### Textauszug:
⟨

Im Universum der Phrasen

Der "Werbekongreß '99" beschäftigte sich mit "Werbung in der Krise": Pannen als Chance für Kreative

Lange Zeit war unklar, ob das Universum sich nach dem Urknall einfach immer weiter ausdehnt, oder ob es sich irgendwann qua Gravitation wieder zusammenzieht und in einem großen Kollaps endet. Schon Einstein hatte die Idee, daß sich diese Frage anhand einer "kosmologischen Konstante" entscheiden lasse, die er jedoch alsbald wieder als pure Eselei verwarf.

Voreilig, wie sich herausstellen sollte. Im letzten Jahr haben zwei Wissenschaftlerteams unabhängig voneinander den Wert dieser Konstante ermittelt und meinen, damit auch die Frage nach der Zukunft des Kosmos schlüssig beantworten zu können. Demnach dehnt sich das Universum sehr wohl immer weiter aus, sogar mit wachsender Geschwindigkeit, und macht keinerlei Anstalten, irgendwann in einem großen Crash zu vergehen. Daraus Rückschlüsse auf die Zukunft des Kapitalismus zu ziehen, ist vielleicht etwas gewagt, obwohl gewisse Parallelen unverkennbar sind.

Die kosmologische Konstante des Kapitalismus ist seit Marx der tendenzielle Fall der Profitrate. Wie sich jene hinterrücks bewahrheitete, erwies sich diese bis heute als Hirngespinst. Vor diesem Hintergrund erscheint auch jenes Krisenszenario, das den baldigen Kollaps des Kapitalismus mit der anschließenden Option auf etwas ganz anderes in Aussicht stellt, als reichlich unwahrscheinlich. Diejenigen, die immer noch glauben, der Kapitalismus sei so etwas wie der Todesplanet bei Star Wars, und es komme nur darauf an, den Luftschacht zu treffen, haben ein offensichtliches Problem in der Argumentation. Machen wir uns nichts vor: Der Kapitalismus wird sobald nicht zusammenbrechen - und wenn doch, wird er durch einen neueren, noch besseren ersetzt werden.

Auch der Begriff der Krise hat dadurch einiges an Charme eingebüßt, den er ehedem für die Linke besaß. Krise im Jargon der Wirtschaft meint heute oft nur mehr die Krise einzelner Unternehmen und hier Einbrüche auf seiten der immateriellen Vermögenswerte, vulgo: Imageschäden. Die neuralgische Stelle der Konzerne ist im symbolischen Kapitalismus noch vor der intakten Bilanz die intakte Aura. In gleichem Maße, wie sich die öffentliche Kritik an der Wirtschaft von der Lohnquote auf den Verbraucherschutz verlagert, wie der kritische Verbraucher den Proletarier abgelöst hat, häufen sich diese spektakulären und ebenso schnell wieder vergessenen Imagekrisen, die gern die Form hysterischer Exempel annehmen.

⟩

### Liste:
⟨

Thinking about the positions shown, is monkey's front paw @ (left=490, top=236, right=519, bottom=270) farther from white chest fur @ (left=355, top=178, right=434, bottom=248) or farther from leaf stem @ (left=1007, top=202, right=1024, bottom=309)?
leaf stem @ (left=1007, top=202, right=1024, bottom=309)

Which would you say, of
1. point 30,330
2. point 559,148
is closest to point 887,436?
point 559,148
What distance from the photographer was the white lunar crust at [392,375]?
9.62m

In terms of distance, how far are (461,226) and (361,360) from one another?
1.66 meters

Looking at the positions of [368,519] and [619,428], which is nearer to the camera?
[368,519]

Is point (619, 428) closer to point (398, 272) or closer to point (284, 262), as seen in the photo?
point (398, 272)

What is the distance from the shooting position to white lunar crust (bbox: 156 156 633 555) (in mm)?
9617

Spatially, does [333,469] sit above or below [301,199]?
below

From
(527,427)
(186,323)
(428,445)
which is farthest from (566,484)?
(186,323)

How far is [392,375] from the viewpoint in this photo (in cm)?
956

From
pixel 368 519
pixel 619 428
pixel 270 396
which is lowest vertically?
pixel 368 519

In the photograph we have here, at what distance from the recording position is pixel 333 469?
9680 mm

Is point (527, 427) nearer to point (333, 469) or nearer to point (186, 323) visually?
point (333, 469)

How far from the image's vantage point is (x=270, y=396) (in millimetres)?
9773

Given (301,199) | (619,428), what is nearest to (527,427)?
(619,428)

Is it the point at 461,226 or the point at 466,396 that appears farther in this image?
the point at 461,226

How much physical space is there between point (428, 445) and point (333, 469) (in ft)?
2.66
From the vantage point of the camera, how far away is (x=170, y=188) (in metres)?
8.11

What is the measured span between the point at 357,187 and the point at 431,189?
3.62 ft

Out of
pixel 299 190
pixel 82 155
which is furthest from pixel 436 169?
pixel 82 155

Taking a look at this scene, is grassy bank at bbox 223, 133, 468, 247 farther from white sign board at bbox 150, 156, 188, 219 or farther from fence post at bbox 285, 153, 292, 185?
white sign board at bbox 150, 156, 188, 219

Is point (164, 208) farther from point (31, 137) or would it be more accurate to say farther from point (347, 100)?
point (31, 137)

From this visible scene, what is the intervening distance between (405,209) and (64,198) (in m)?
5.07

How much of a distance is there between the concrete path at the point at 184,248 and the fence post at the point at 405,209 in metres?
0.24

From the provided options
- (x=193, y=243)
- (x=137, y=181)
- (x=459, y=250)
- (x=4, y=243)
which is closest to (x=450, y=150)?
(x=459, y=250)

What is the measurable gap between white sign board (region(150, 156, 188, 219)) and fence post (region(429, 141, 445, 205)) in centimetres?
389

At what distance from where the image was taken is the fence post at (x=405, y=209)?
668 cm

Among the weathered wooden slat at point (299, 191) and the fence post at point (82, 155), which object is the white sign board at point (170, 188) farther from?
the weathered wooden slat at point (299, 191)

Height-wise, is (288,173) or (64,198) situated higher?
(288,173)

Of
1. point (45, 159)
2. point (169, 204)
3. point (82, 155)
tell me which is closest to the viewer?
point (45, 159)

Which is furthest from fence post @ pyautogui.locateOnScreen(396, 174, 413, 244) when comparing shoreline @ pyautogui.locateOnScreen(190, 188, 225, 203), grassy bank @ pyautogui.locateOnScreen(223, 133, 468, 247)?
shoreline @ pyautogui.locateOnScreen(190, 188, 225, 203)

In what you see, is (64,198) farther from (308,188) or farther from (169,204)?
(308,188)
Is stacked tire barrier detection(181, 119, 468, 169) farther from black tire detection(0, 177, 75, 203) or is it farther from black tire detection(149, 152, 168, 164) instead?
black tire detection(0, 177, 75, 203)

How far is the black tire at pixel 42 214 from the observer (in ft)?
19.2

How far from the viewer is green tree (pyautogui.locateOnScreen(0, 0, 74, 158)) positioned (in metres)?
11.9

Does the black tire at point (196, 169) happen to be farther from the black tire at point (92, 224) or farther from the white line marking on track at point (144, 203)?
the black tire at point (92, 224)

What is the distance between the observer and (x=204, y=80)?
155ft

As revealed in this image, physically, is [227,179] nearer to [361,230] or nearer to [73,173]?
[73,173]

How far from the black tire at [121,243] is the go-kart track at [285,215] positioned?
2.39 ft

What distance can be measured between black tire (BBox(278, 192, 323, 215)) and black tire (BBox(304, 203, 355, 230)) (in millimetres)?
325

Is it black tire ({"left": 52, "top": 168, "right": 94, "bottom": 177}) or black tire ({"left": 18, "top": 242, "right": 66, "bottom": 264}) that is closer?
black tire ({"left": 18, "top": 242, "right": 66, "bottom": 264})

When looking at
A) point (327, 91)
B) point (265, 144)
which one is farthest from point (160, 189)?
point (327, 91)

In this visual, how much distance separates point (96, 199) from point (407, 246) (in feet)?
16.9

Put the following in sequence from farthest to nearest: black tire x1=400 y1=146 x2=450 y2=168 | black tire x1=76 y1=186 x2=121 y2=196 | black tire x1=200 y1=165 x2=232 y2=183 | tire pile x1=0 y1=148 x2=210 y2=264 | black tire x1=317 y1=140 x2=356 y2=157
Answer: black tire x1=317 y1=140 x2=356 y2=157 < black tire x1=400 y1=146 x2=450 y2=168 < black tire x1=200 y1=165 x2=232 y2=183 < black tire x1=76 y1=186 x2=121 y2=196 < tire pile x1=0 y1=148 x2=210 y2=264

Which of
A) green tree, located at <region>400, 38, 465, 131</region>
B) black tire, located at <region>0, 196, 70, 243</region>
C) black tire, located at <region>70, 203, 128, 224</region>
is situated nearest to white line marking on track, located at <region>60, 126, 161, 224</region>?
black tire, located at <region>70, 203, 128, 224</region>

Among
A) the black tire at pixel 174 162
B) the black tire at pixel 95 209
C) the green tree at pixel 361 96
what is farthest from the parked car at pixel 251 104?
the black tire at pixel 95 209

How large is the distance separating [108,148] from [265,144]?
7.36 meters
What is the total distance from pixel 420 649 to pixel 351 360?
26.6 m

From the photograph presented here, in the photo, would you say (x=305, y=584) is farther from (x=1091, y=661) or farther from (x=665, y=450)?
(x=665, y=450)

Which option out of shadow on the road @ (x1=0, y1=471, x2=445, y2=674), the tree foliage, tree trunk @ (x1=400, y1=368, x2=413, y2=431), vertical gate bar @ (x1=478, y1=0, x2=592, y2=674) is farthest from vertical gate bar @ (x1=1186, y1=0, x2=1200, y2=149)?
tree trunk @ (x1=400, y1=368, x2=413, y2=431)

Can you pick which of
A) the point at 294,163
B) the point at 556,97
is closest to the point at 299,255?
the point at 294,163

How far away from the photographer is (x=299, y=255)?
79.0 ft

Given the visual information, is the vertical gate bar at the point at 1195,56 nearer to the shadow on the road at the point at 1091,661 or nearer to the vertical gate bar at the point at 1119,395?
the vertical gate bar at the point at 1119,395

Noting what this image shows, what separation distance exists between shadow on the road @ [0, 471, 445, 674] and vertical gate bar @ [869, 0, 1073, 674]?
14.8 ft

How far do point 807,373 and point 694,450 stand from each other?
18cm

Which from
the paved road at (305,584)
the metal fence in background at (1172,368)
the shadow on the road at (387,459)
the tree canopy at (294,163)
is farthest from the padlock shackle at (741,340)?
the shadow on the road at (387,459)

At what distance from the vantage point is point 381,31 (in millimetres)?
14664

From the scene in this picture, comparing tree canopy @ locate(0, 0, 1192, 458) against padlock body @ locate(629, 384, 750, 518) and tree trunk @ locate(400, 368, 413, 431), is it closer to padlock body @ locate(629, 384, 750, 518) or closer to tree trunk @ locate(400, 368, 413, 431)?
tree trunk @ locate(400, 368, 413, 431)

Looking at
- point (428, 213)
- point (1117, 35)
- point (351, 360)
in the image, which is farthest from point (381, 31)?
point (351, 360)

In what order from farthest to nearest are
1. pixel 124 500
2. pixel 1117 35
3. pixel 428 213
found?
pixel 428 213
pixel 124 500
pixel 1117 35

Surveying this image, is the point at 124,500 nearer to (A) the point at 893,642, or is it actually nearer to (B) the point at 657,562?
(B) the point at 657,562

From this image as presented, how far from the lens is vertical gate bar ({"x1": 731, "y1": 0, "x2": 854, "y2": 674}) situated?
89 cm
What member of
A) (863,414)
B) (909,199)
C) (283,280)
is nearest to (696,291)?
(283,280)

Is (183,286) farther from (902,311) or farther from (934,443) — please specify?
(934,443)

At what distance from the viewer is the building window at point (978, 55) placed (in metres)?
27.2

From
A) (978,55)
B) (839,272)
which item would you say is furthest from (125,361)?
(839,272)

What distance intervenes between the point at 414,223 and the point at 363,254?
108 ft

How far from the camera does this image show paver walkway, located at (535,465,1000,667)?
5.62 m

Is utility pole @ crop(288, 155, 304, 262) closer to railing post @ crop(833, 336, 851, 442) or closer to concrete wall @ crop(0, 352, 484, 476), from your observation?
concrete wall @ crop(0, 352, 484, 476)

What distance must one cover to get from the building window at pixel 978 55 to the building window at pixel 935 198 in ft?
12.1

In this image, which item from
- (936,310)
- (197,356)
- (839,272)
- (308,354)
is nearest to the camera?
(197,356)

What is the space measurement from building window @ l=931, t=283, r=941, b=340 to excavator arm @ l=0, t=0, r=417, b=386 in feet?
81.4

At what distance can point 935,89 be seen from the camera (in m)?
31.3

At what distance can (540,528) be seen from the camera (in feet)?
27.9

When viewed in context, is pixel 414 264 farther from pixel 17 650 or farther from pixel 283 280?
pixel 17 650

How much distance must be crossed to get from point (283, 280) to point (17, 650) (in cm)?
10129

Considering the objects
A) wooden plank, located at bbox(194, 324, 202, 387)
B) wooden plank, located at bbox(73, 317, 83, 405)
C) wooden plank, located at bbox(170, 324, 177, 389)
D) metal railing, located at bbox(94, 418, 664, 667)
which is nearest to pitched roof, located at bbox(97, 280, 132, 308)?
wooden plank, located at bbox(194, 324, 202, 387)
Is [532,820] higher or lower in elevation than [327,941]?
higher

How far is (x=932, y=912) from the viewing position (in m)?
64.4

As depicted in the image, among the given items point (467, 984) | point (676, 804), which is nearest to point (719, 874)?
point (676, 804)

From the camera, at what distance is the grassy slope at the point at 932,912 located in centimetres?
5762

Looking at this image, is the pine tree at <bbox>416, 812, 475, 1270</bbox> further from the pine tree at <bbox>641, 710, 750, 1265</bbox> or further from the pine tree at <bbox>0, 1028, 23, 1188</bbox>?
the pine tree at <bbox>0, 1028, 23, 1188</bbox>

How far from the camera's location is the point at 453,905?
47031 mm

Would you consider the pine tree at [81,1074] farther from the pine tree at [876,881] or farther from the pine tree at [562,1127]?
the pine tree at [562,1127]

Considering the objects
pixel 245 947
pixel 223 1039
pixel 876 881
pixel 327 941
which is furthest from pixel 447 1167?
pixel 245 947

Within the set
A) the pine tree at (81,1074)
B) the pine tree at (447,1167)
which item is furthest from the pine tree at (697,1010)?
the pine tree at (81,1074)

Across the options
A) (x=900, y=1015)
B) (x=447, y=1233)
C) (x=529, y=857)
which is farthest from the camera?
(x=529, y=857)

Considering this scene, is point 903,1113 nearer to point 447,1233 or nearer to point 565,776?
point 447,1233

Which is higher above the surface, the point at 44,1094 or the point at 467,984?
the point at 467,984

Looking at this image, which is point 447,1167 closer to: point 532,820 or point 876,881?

⟩

### Aufgaben:
**1.** Beantworten Sie anhand des Textauszugs diese Fragen:
(a) Womit beschäftigte sich der "Werbekongreß '99"?
(b) Wie viele Wissenschaftlerteams haben im letzten Jahr den Wert der kosmologischen Konstante ermittelt?
(c) Was ist dem Textauszug zufolge seit Marx die kosmologische Konstante des Kapitalismus?
**2.** Geben Sie aus dem Textauszug den Abschnitt von "Im Universum der" bis einschließlich "pure Eselei verwarf." wortgetreu aus.
**3.** Stimmen diese Aussagen mit dem Textauszug überein? Antworten Sie jeweils mit Ja oder Nein und zitieren Sie die entscheidenden Worte wörtlich.
(a) Einstein hielt an der Idee der kosmologischen Konstante dauerhaft fest.
(b) Nach den Ergebnissen der Wissenschaftlerteams dehnt sich das Universum mit wachsender Geschwindigkeit aus.
(c) Der kritische Verbraucher hat den Proletarier abgelöst.

### Antworten:
**1.**
(a) Mit "Werbung in der Krise".
(b) Zwei, und zwar unabhängig voneinander.
(c) Der tendenzielle Fall der Profitrate.

**2.**
Im Universum der Phrasen

Der "Werbekongreß '99" beschäftigte sich mit "Werbung in der Krise": Pannen als Chance für Kreative

Lange Zeit war unklar, ob das Universum sich nach dem Urknall einfach immer weiter ausdehnt, oder ob es sich irgendwann qua Gravitation wieder zusammenzieht und in einem großen Kollaps endet. Schon Einstein hatte die Idee, daß sich diese Frage anhand einer "kosmologischen Konstante" entscheiden lasse, die er jedoch alsbald wieder als pure Eselei verwarf.

**3.**
(a) Nein: "die er jedoch alsbald wieder als pure Eselei verwarf"
(b) Ja: "sogar mit wachsender Geschwindigkeit"
(c) Ja: "wie der kritische Verbraucher den Proletarier abgelöst hat"